WORK TO BE COMPLETED. Retype the part of the post on Chris Christie below between "Now, of course, there" and "have offered you?", inclusive, keeping every word and punctuation mark as it appears.

PROVIDED TEXT.
Content starts
Wednesday, September 28, 2011

Won't You Be My President?

My wife has had to put up with my enthusiasm for Chris Christie for a while now: she strongly suspects that he was the reason we bought a house here in New Jersey. I think he is the rare politician who makes his position crystal clear in almost all circumstances, and I think he understands the severity of the financial problems that plague our nation and is prepared to do something about them, even if it is difficult.

I was a bit disappointed when he dismissed the idea of running for President earlier this year, but I respected that he thought he wasn't ready for the job. And at that time, I thought Mitch Daniels would be the best possible Republican candidate. And hey, I'm selfish: I wanted to keep him as my governor, if only to protect me from additional property tax hikes.

Now, of course, there are rumors swirling that Christie is reconsidering his earlier decision. (And it would be a reversal of some very clear statements that he was not running.) On the one hand, this would cut against one of the most appealing aspects of his personality: that you can really believe what he says. On the other hand, I am reminded of a scene in the movie Gladiator:
Emperor Marcus Aurelius (to General Maximus): I want you to become the protector of Rome after I die. I will empower you to one end alone: to give power back to the people of Rome...and end the corruption that has crippled it. Will you accept this great honor that I have offered you?
Maximus: With all my heart, no.
Emperor: Maximus...that is why it must be you.
Now, Chris Christie isn't an action hero. (He doesn't have the physique for it...) But I believe this moment calls for a man who has a sense of duty, a man who doesn't necessarily want the Presidency for reasons of vanity or to wield power, but because he sees a job that must be done and is willing to do it.

I think the financial foundation of this country is crumbling, and I am willing to do what I can to support someone who understands that and will give it his all to fix the problem, especially if that person has a track record of making progress on these types of issues. I'm also looking for a person who can articulate the problem and its solution in a way that might inspire people to support the difficult choices that must be made. Which is why I am so heartened by a speech Christie gave tonight at the Reagan Library, and especially by this quote:
I believe in what this country and its citizens can accomplish if they understand what is being asked of them and how we all will benefit if they meet the challenge.
Content ends
EXTRACTED MATERIAL.
Content starts
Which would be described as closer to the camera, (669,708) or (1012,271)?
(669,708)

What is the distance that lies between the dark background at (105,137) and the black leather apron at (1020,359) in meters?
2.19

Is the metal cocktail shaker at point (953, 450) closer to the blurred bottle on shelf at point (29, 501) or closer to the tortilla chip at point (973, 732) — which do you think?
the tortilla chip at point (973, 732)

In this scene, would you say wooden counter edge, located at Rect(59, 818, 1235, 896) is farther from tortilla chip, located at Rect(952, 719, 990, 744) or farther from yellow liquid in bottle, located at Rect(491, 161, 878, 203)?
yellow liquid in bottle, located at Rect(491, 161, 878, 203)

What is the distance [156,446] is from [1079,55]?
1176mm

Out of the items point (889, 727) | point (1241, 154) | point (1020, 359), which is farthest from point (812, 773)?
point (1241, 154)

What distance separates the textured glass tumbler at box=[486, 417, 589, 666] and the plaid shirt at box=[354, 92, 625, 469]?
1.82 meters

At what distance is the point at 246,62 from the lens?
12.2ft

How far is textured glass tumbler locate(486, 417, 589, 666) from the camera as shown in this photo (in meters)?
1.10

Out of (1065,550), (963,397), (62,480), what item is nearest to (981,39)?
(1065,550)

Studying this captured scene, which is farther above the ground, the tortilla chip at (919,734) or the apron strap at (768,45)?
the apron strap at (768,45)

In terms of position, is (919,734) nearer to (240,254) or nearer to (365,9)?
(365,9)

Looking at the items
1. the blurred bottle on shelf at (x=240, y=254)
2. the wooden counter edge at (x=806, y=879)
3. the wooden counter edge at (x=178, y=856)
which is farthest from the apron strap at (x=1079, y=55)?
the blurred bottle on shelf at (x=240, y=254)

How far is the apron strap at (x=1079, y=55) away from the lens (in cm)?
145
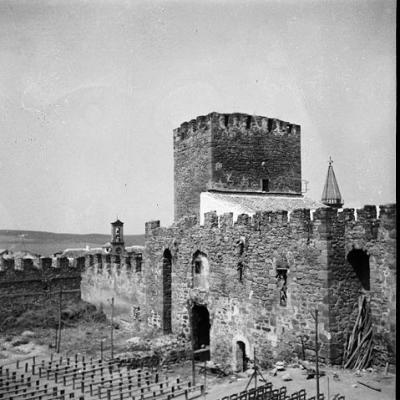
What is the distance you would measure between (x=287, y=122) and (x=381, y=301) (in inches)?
464

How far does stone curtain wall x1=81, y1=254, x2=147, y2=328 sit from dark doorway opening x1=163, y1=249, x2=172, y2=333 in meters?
2.14

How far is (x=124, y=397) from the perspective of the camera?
15.0 metres

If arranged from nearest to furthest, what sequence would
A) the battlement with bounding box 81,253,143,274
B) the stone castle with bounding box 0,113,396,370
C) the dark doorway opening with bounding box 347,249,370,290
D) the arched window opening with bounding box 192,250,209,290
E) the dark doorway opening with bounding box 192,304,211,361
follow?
the stone castle with bounding box 0,113,396,370, the dark doorway opening with bounding box 347,249,370,290, the arched window opening with bounding box 192,250,209,290, the dark doorway opening with bounding box 192,304,211,361, the battlement with bounding box 81,253,143,274

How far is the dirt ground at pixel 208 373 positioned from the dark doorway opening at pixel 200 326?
5.61 feet

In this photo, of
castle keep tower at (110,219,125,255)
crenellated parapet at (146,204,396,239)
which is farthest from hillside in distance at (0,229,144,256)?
crenellated parapet at (146,204,396,239)

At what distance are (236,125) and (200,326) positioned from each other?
31.0ft

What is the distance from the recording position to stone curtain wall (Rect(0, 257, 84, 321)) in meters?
28.4

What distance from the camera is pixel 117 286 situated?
2898cm

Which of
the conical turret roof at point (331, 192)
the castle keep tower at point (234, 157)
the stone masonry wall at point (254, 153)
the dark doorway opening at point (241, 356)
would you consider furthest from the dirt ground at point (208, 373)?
the conical turret roof at point (331, 192)

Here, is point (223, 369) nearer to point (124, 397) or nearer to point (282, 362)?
point (282, 362)

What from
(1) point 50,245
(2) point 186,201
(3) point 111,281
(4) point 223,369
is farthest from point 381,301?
(1) point 50,245

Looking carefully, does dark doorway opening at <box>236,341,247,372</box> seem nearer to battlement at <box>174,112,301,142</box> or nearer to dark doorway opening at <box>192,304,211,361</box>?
dark doorway opening at <box>192,304,211,361</box>

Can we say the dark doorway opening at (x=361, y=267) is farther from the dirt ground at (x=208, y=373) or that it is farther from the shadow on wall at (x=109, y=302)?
the shadow on wall at (x=109, y=302)

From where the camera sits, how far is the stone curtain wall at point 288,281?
50.8 feet
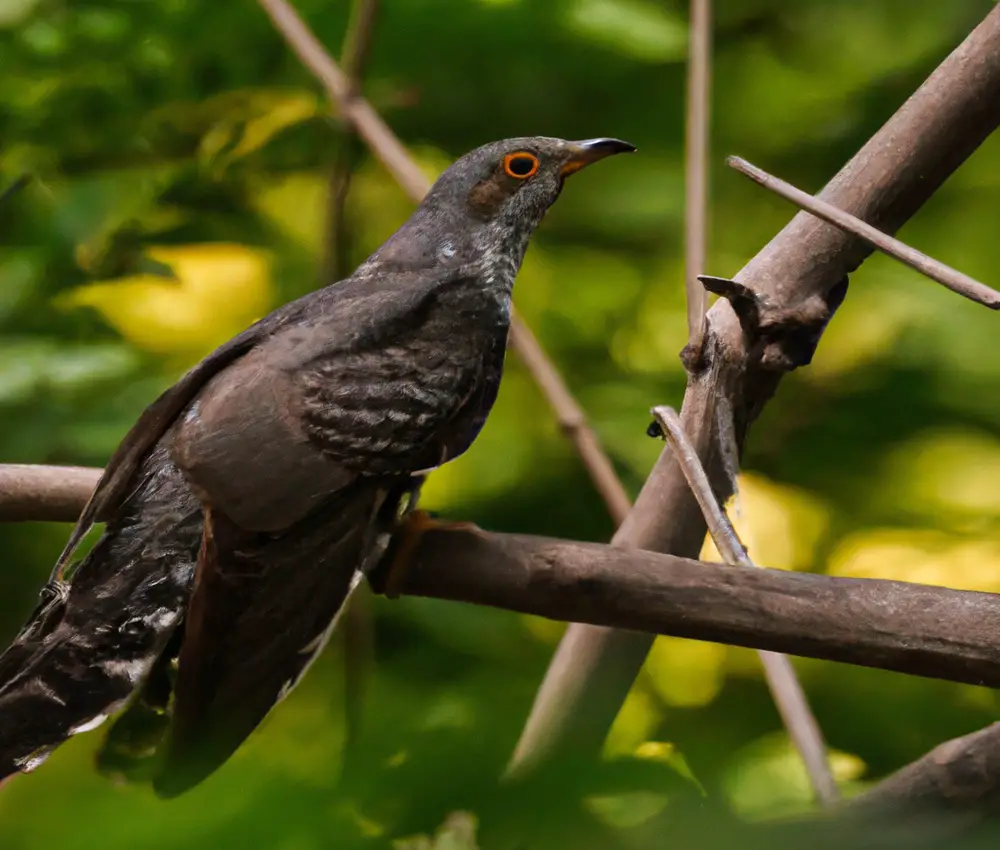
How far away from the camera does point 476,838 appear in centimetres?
23

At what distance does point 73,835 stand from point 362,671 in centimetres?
81

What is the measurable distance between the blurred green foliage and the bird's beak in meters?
0.38

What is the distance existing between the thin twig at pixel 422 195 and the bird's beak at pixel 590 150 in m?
0.18

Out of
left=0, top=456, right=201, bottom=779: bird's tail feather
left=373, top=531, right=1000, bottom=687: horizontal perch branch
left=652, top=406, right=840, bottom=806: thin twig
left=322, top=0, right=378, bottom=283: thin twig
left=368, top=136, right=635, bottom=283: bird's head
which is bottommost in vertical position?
left=0, top=456, right=201, bottom=779: bird's tail feather

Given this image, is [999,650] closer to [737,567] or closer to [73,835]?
[737,567]

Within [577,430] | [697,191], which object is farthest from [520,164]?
[577,430]

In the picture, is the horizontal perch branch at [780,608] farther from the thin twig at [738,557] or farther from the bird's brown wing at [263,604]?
the bird's brown wing at [263,604]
Content ends
WRITTEN REPLY.
Now, of course, there are rumors swirling that Christie is reconsidering his earlier decision. (And it would be a reversal of some very clear statements that he was not running.) On the one hand, this would cut against one of the most appealing aspects of his personality: that you can really believe what he says. On the other hand, I am reminded of a scene in the movie Gladiator:
Emperor Marcus Aurelius (to General Maximus): I want you to become the protector of Rome after I die. I will empower you to one end alone: to give power back to the people of Rome...and end the corruption that has crippled it. Will you accept this great honor that I have offered you?